Dr. Taşolar: ‘Güneşten korunmak cilt kanseri olma riskimizi azaltır’
Dr. Taşolar, güneş ışınları yeryüzüne farklı dalga boyları ile ulaştığını söyledi.
Derinin ultraviyole ve görünür ışık kaynaklarına maruz kalması sonucu yapı ve fonksiyonlarında değişiklikler oluşacağını ifade eden Dr. Taşolar, “Eritem güneş ile temastan yaklaşık ilk 2-6 saat içerisinde başlar. 15-24 saat sonra maksimuma ulaşır. Fotosensitivite genellikle derinin güneş ışınlarına karşı gösterdiği anormal reaksiyonlar için kullanılır. En sık gözlenen kronik değişiklikler ise fotoyaşlanma ve karsinogenezdir” dedi.
Güneş ışınlarına maruz kalan insanların derisinde kırışıklık, renk değişikliği, kuruluk, deride damarlanma artışı ve bazı cilt kanseri türleri kronik değişiklikler oluşabileceğini ifade eden Dr. Taşolar, “Güneş ışınlarının etkisiyle ciltte bronzlaşma olur. Aslında bronzlaşma ultraviyole hasarının bir bulgusudur. İnsan derisinde güneş ışınlarına karşı doğal olarak koruma sağlayan derinin yüzeysel tabakasında keratin ve malanin vardır. Bunlar güneş ışınlarından korunma için tek başına yeterli değildir. Bunların yanı sıra ilave tedbirler almamız gerekmektedir.
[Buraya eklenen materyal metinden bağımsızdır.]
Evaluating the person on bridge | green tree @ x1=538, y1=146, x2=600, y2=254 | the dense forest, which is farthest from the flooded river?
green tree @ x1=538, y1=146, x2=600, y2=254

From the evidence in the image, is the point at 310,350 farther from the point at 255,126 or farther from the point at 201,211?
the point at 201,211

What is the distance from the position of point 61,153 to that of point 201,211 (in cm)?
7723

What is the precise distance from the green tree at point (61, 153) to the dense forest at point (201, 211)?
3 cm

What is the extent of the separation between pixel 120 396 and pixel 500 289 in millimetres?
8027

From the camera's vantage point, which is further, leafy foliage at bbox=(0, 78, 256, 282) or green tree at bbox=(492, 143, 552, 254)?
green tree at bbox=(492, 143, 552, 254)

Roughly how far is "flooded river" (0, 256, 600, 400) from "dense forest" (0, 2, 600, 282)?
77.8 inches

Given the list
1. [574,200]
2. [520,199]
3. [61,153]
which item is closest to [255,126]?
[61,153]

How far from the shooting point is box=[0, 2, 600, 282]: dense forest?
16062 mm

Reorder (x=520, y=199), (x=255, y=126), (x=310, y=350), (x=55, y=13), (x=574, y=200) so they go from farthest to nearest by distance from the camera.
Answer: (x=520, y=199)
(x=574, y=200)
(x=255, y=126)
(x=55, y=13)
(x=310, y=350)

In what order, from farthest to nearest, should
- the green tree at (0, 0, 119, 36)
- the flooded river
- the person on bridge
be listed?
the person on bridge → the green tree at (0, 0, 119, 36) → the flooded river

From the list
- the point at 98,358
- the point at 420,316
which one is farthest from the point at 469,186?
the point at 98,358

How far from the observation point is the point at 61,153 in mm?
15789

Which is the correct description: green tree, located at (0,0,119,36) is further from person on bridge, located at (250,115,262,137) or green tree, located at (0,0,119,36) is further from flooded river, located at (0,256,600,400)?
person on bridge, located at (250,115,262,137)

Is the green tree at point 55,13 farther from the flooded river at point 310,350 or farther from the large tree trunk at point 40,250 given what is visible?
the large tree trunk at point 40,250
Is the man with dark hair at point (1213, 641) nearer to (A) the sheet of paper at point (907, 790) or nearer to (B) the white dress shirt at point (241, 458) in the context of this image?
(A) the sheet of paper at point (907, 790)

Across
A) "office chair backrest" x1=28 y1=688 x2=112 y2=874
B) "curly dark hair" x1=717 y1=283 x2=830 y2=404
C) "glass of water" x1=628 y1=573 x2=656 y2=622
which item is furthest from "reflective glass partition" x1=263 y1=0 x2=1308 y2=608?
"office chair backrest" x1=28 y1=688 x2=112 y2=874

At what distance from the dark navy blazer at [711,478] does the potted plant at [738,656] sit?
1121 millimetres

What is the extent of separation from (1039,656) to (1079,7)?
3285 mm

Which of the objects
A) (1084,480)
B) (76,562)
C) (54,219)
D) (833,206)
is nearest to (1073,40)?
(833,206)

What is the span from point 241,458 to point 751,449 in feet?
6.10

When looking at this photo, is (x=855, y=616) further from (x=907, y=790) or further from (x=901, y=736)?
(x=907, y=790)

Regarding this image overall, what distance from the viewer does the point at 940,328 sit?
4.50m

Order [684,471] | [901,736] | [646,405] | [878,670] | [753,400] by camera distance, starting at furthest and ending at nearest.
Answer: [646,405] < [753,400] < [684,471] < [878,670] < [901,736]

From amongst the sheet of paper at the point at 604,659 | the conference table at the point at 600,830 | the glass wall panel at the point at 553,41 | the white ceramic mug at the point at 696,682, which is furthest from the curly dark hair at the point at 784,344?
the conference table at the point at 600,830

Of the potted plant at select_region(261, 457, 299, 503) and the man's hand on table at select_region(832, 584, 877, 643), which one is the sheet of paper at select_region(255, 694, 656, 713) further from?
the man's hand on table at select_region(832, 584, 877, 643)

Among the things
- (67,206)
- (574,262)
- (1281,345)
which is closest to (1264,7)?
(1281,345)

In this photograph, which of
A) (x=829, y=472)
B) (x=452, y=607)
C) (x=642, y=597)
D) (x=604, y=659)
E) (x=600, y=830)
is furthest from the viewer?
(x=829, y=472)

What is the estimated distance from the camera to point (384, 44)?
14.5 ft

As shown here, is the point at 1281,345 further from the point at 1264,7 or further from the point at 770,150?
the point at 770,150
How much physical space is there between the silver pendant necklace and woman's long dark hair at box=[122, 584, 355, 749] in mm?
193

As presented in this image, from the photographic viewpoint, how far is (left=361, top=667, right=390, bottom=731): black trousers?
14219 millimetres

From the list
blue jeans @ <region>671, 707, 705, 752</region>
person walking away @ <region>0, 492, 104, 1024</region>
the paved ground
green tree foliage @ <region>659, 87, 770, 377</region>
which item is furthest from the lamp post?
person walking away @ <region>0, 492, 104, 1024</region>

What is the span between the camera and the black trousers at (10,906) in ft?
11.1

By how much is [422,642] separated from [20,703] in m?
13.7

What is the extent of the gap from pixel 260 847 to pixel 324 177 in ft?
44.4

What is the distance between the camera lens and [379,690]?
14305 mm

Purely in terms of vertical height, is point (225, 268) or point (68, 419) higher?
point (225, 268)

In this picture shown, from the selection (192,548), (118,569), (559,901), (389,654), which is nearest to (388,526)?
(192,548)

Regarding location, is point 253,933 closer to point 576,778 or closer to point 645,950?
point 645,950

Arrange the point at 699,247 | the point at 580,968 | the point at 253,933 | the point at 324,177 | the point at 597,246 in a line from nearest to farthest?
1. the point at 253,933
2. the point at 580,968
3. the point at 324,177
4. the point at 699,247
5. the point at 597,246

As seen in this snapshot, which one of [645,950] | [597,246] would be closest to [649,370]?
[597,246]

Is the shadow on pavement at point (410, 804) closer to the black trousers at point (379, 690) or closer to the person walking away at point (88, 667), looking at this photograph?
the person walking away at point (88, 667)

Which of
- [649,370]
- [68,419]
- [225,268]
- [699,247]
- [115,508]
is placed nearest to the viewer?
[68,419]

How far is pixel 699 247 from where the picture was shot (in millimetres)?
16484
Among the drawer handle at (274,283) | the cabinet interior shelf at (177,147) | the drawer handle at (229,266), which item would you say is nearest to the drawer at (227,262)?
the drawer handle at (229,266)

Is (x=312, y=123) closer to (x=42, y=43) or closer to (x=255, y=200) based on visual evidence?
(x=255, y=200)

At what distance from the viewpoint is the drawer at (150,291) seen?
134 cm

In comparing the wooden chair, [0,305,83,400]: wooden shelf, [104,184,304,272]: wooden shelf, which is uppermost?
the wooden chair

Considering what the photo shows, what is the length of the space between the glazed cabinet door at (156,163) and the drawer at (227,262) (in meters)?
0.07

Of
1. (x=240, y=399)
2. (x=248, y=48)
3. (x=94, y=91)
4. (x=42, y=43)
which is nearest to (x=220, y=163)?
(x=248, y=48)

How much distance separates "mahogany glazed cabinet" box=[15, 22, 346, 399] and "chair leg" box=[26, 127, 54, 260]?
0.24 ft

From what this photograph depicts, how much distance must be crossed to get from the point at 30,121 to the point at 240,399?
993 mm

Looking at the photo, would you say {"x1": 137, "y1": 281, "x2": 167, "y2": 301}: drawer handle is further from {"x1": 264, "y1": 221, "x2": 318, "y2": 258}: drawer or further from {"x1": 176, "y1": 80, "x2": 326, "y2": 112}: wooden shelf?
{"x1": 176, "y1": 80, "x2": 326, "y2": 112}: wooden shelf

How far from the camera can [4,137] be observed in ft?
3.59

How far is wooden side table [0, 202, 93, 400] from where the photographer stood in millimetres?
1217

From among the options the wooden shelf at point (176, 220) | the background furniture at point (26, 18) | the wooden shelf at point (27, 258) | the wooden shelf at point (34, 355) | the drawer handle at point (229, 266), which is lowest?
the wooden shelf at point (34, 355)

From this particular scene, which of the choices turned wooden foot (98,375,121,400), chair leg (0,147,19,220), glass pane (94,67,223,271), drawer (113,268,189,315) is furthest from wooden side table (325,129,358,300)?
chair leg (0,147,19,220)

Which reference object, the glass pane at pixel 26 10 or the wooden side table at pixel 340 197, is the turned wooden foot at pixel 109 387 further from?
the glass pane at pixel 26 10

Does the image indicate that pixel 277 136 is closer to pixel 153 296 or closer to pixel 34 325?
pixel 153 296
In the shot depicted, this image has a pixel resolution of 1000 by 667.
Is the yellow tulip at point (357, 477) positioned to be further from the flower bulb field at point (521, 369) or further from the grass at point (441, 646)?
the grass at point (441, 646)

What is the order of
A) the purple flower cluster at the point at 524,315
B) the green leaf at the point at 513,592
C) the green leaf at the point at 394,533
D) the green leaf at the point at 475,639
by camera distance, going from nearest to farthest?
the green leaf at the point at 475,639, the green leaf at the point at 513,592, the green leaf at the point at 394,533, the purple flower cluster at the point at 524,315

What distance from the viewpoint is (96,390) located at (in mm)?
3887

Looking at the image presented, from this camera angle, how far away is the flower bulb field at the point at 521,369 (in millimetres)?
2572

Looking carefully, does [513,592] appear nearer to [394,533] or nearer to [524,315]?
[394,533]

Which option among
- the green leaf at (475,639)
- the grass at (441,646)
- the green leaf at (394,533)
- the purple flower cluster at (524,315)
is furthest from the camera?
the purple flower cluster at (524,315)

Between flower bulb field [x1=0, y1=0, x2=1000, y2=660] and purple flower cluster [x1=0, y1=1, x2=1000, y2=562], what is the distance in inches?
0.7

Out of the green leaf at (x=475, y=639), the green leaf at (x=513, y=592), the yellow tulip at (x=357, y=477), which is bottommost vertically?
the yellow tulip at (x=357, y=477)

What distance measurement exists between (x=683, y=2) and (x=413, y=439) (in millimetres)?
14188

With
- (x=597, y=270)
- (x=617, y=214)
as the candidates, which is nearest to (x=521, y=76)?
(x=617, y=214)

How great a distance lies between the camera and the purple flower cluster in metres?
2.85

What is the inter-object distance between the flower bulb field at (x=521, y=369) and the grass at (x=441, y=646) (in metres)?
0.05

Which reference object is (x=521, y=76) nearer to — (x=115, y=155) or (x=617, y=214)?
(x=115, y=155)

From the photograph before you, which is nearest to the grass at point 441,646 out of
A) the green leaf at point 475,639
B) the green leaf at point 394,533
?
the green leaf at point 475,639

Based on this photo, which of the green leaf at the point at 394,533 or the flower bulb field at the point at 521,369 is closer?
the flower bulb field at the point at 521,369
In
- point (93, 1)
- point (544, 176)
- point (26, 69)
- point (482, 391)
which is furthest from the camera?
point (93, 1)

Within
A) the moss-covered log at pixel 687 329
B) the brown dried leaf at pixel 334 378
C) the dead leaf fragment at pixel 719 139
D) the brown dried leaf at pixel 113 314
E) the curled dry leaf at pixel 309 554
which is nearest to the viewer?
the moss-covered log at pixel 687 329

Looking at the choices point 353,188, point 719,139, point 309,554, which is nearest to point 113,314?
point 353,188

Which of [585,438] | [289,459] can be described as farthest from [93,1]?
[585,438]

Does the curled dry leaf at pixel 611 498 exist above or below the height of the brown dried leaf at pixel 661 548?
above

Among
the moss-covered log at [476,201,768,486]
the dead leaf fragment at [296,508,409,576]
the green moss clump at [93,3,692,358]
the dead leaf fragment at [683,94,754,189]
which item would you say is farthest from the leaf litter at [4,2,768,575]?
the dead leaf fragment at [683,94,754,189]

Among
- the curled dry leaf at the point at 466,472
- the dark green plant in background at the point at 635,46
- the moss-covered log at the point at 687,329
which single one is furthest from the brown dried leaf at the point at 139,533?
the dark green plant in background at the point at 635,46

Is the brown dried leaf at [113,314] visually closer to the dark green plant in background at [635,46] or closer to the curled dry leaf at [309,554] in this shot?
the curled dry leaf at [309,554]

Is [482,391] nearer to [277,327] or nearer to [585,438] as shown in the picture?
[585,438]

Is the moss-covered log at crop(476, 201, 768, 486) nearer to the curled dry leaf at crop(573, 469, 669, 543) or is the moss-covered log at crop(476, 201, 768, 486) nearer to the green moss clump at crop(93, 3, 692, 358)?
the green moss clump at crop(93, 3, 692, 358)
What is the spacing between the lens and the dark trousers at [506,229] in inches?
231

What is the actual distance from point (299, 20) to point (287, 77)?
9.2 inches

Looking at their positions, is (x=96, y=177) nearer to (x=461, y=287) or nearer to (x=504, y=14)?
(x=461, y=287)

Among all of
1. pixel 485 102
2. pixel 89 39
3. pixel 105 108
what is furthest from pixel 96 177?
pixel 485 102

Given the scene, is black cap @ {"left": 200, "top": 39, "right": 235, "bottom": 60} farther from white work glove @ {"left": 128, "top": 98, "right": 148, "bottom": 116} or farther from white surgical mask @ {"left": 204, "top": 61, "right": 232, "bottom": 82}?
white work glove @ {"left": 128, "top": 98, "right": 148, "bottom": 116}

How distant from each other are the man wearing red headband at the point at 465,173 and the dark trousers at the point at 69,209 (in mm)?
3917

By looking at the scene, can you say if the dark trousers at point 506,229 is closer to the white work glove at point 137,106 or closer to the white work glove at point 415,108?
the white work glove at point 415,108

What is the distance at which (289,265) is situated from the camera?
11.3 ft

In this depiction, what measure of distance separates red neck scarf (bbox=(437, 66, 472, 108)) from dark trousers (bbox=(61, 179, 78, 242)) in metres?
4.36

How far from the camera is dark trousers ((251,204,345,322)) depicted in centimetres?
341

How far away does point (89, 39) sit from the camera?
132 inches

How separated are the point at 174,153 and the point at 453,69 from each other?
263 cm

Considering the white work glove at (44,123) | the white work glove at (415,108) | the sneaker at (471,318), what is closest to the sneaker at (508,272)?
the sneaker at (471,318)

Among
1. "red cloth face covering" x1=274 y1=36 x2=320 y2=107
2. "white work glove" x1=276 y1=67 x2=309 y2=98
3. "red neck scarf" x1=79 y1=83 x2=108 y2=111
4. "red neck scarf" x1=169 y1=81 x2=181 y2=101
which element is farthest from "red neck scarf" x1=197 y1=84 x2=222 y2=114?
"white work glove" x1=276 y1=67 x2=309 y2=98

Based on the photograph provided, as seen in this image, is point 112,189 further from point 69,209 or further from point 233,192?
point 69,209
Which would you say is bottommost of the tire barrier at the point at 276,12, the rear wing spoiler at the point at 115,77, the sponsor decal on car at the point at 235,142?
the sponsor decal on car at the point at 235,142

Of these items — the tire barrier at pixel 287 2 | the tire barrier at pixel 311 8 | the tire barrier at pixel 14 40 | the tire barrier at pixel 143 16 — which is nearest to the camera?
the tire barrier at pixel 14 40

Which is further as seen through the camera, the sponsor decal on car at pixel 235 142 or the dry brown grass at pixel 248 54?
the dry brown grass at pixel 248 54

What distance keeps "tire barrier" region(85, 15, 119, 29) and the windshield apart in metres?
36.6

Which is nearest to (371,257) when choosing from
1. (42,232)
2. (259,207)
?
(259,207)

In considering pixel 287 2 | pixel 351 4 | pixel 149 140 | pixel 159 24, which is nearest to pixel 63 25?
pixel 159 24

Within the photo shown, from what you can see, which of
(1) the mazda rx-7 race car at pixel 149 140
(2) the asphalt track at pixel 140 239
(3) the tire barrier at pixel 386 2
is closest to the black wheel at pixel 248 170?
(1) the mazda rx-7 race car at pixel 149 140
– Tedbir arasında güneşten koruyucular sürmek, şapka ve şemsiye kullanmak, güneş gözlüğü kullanmak, uzun ve kapalı kıyafetler giymek şeklinde temel olarak sıralanabilir. Güneşten korunmak temel olarak cildin yaşlanmasını geciktirir ve cilt kanseri olma riskimizi azaltır. Solaryum ve güneş banyosu dediğimiz bronzlaşmak için saatlerce güneşte yatmak erken yaşlanmayı ve deri kanseri riskini artırır. Daha sağlıklı ve kaliteli cilt için güneşten korunmak temel görevimiz olmalıdır” dedi.